-- INFORMATION GIVEN --
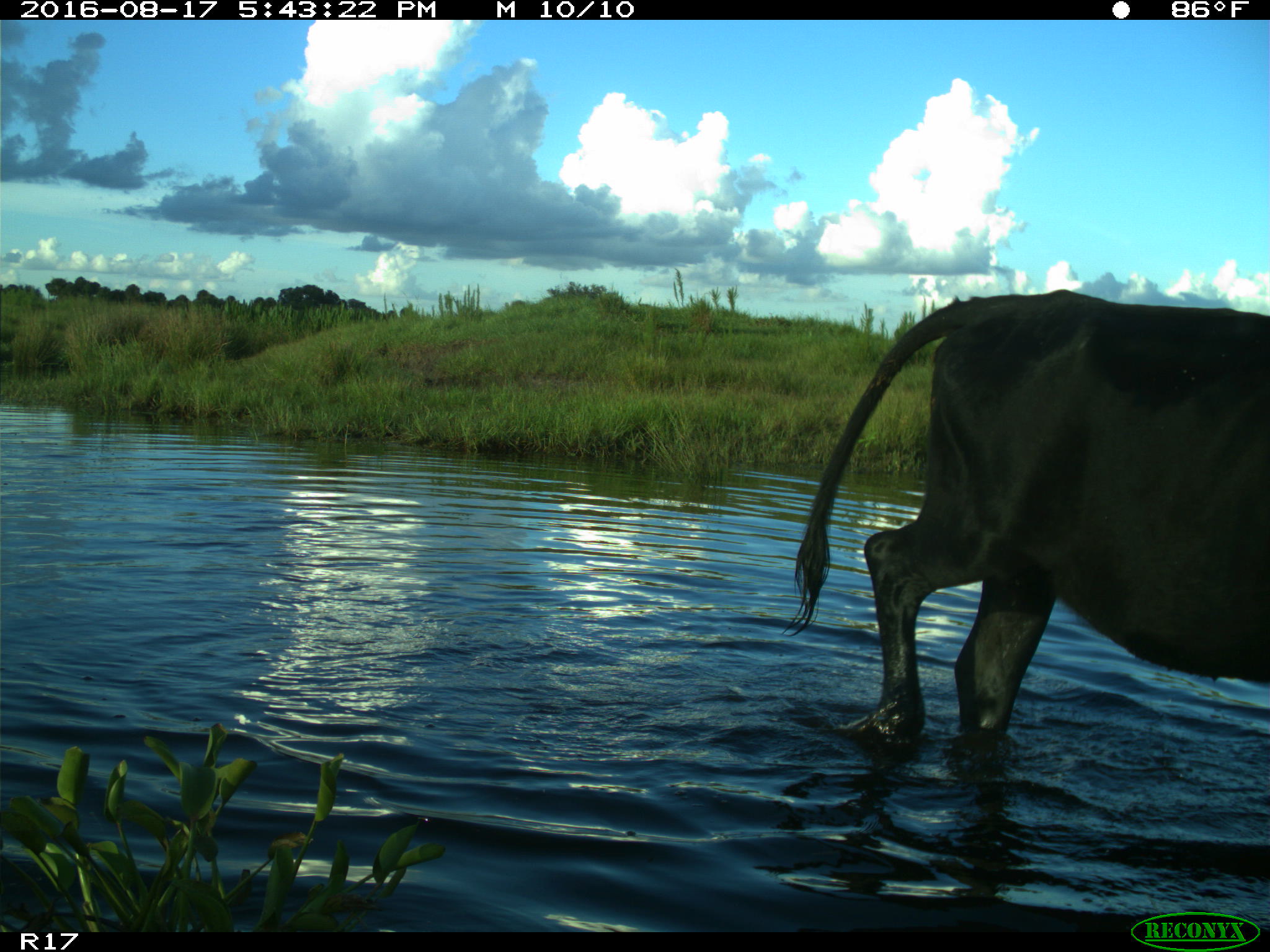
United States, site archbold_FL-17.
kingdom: Animalia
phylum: Chordata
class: Mammalia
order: Artiodactyla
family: Bovidae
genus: Bos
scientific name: Bos taurus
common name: domestic cow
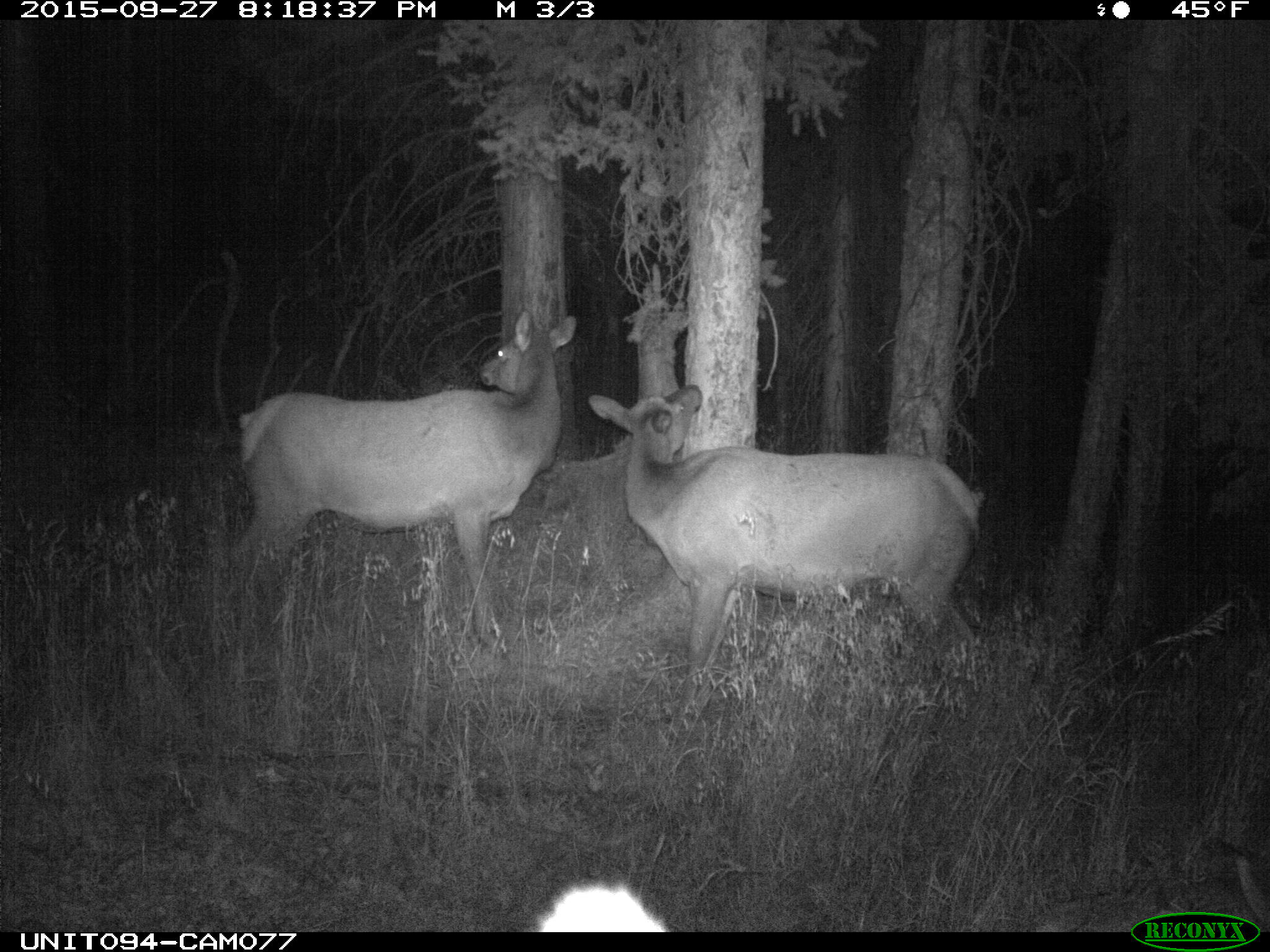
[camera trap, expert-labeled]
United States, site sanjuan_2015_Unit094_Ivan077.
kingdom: Animalia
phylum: Chordata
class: Mammalia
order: Artiodactyla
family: Cervidae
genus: Cervus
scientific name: Cervus elaphus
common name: red deer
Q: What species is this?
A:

-- WHAT IS BEING ASKED --
Please transcribe word for word the lines from the line with "genus: Cervus" to the end of the material, both ends included.

-- OUTPUT FOR THIS TASK --
genus: Cervus
scientific name: Cervus elaphus
common name: red deer
Q: What species is this?
A:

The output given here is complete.